_Activity_: Reproduce word for word the report on racial disparities in diverticulitis surgery among older Medicare beneficiaries.

Among older Medicare beneficiaries who underwent surgical treatment for diverticulitis, black race was associated with increased risk of urgent/emergency surgery, high risk of in-hospital mortality and higher total hospital charges, according to a report in the November issue of Archives of Surgery, one of the JAMA/Archives journals.
"Observed racial disparities in diverticulitis surgery have been attributed to differences in health insurance status and medical comorbidity," the authors write as background information in the article. "This study explores the hypothesis that race affects mortality independent of insurance status and comorbidities in an older population with diverticulitis [small, bulging pouches of the inner lining of the intestine that become inflamed or infected]."
Eric B. Schneider, Ph.D., of the Center for Surgical Trials and Outcomes Research, The Johns Hopkins School of Medicine, Baltimore, and colleagues conducted a retrospective analysis of Medicare Provider Analysis and Review inpatient data from 52,220 patients 65 years of age and older who were characterized as either black or white by the Center for Medicare and Medicaid Services and who underwent surgical treatment for diverticulitis between January 2004 and December 2007.

Extracted records
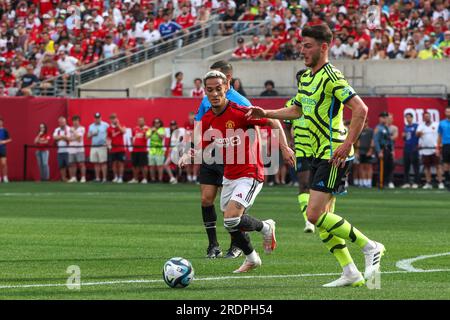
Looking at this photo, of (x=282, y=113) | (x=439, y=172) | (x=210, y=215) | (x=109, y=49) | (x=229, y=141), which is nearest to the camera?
(x=282, y=113)

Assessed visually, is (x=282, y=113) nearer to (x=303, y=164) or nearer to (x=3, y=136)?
(x=303, y=164)

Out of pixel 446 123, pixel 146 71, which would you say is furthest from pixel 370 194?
pixel 146 71

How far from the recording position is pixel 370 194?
29.9 m

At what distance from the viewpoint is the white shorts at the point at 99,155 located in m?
36.7

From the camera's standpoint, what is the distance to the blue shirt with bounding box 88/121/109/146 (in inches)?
1441

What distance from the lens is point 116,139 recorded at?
36.5m

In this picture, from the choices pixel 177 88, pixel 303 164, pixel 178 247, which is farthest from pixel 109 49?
pixel 178 247

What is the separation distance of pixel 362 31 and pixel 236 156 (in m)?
23.8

_Response below_:
Among older Medicare beneficiaries who underwent surgical treatment for diverticulitis, black race was associated with increased risk of urgent/emergency surgery, high risk of in-hospital mortality and higher total hospital charges, according to a report in the November issue of Archives of Surgery, one of the JAMA/Archives journals.
"Observed racial disparities in diverticulitis surgery have been attributed to differences in health insurance status and medical comorbidity," the authors write as background information in the article. "This study explores the hypothesis that race affects mortality independent of insurance status and comorbidities in an older population with diverticulitis [small, bulging pouches of the inner lining of the intestine that become inflamed or infected]."
Eric B. Schneider, Ph.D., of the Center for Surgical Trials and Outcomes Research, The Johns Hopkins School of Medicine, Baltimore, and colleagues conducted a retrospective analysis of Medicare Provider Analysis and Review inpatient data from 52,220 patients 65 years of age and older who were characterized as either black or white by the Center for Medicare and Medicaid Services and who underwent surgical treatment for diverticulitis between January 2004 and December 2007.